◆ TASK GOAL ◆
Go through the following data and transcribe exactly the stretch of lines from the one holding "Kürbis Ernte auf" to the one holding "Apricot seeds background - Stock Image", both included.

◆ DATA SUPPLIED ◆
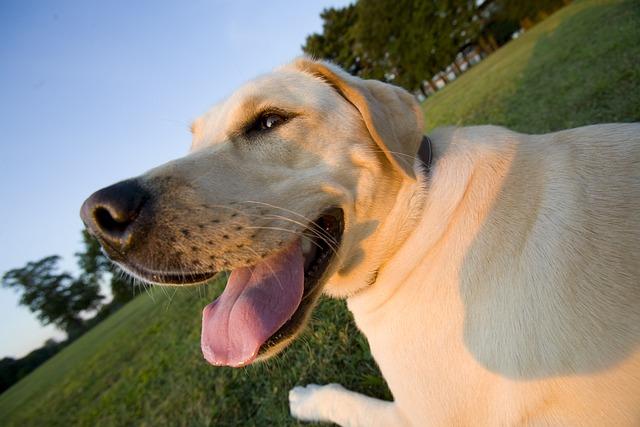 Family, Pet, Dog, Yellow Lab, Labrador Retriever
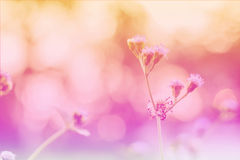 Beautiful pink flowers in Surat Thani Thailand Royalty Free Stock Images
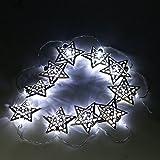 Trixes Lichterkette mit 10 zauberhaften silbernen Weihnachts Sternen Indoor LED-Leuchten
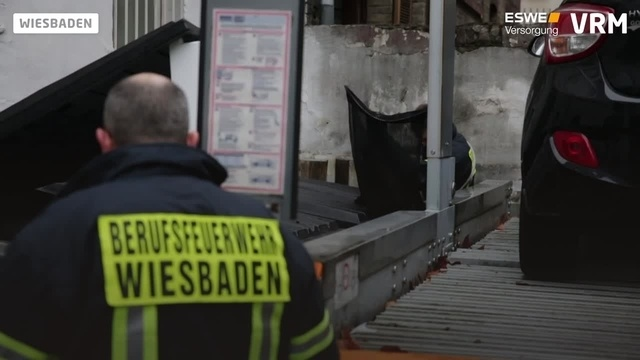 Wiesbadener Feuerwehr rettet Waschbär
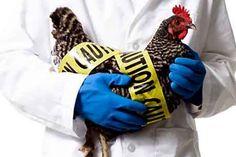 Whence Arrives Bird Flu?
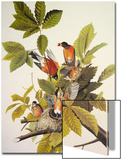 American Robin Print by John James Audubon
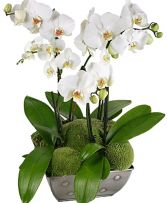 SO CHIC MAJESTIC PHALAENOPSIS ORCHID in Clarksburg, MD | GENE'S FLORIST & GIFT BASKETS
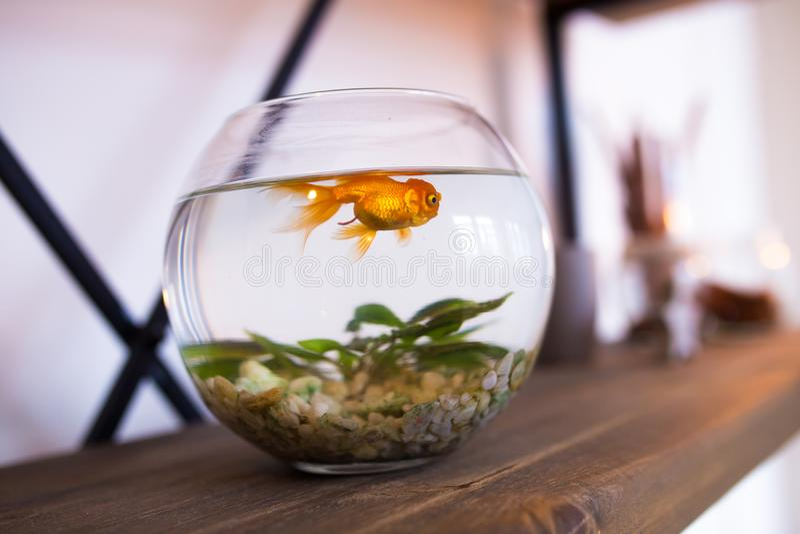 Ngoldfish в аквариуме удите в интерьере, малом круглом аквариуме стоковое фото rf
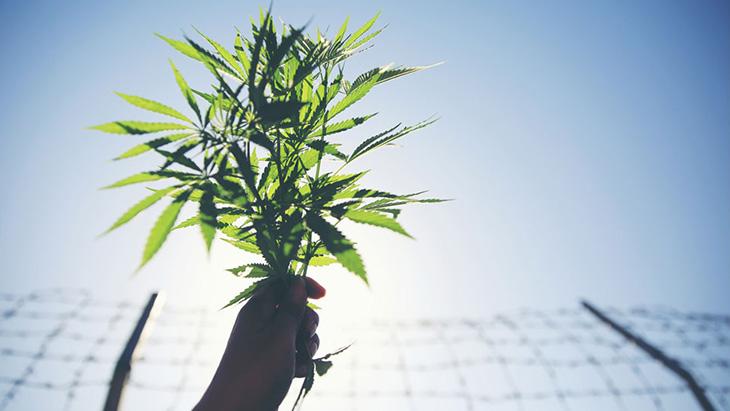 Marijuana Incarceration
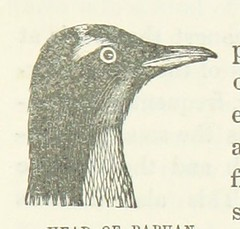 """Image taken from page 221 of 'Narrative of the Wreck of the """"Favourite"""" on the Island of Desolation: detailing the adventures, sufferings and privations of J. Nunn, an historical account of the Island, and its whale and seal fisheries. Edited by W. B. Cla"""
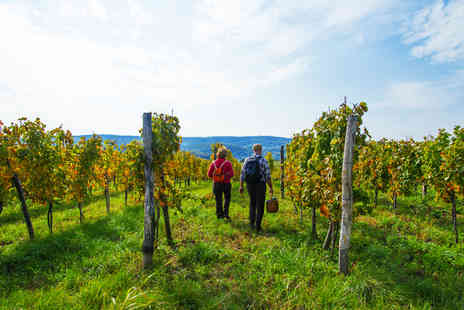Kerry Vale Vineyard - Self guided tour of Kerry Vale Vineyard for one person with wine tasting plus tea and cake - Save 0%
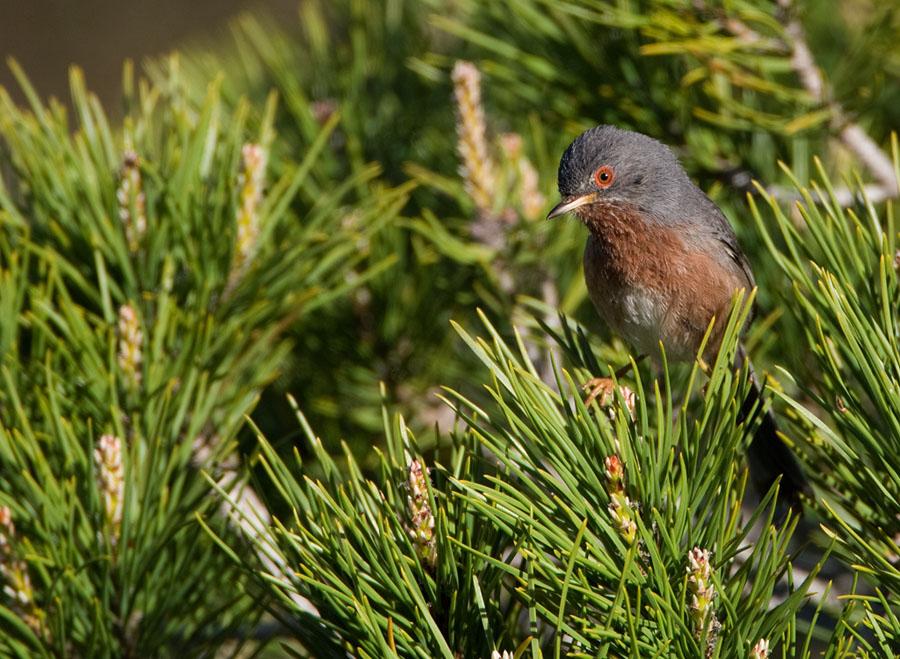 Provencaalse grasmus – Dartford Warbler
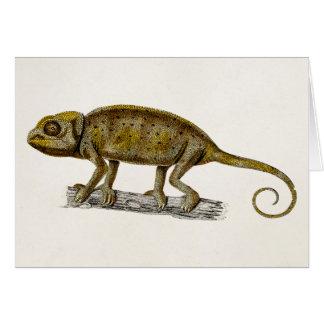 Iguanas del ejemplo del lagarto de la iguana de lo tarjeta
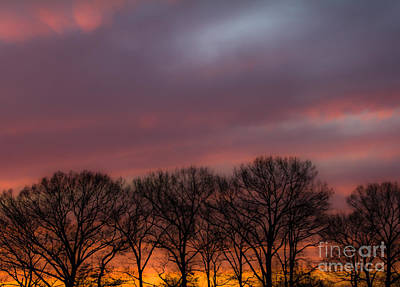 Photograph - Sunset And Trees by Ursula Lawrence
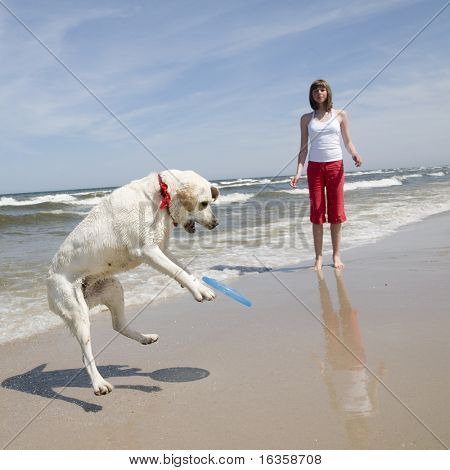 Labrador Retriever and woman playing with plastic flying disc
---
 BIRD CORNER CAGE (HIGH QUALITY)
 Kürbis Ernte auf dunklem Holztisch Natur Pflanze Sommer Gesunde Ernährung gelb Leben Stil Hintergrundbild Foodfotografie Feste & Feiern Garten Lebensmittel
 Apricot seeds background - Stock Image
--
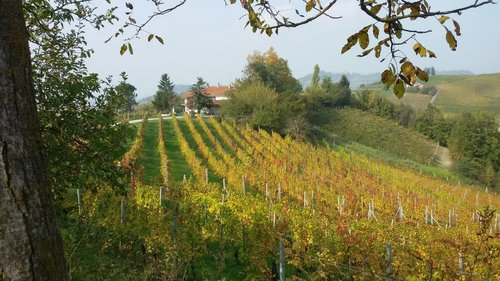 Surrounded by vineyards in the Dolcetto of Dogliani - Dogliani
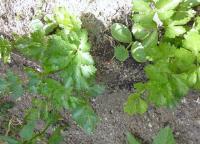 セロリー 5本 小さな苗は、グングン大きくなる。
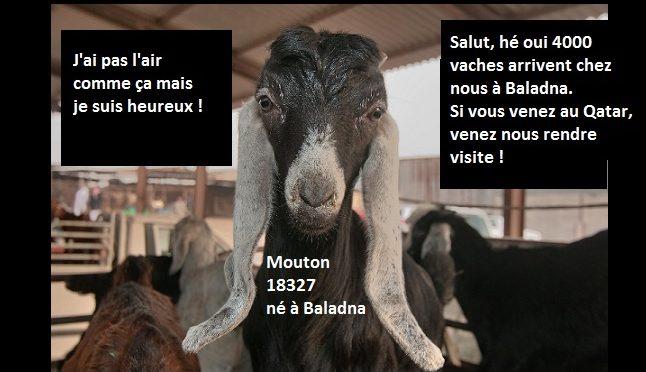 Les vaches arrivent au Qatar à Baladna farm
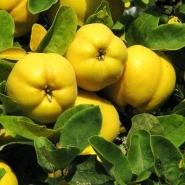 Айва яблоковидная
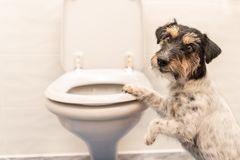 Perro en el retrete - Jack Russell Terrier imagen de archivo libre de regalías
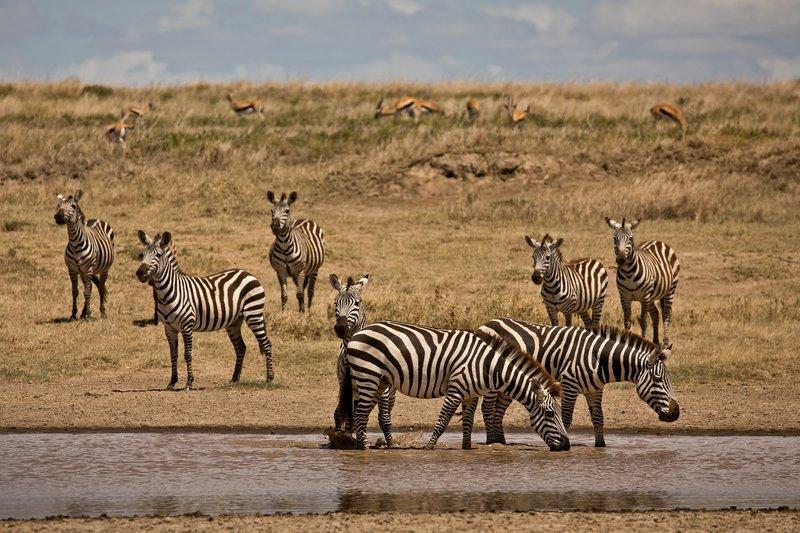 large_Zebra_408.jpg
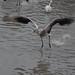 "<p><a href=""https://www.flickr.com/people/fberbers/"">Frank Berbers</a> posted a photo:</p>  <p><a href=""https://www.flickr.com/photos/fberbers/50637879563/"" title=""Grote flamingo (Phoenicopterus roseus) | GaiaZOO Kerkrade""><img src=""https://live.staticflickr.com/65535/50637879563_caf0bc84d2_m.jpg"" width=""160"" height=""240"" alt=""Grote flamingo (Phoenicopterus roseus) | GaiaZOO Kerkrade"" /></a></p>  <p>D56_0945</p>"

◆ EXERCISE ANSWER ◆
 Kürbis Ernte auf dunklem Holztisch Natur Pflanze Sommer Gesunde Ernährung gelb Leben Stil Hintergrundbild Foodfotografie Feste & Feiern Garten Lebensmittel
 Apricot seeds background - Stock Image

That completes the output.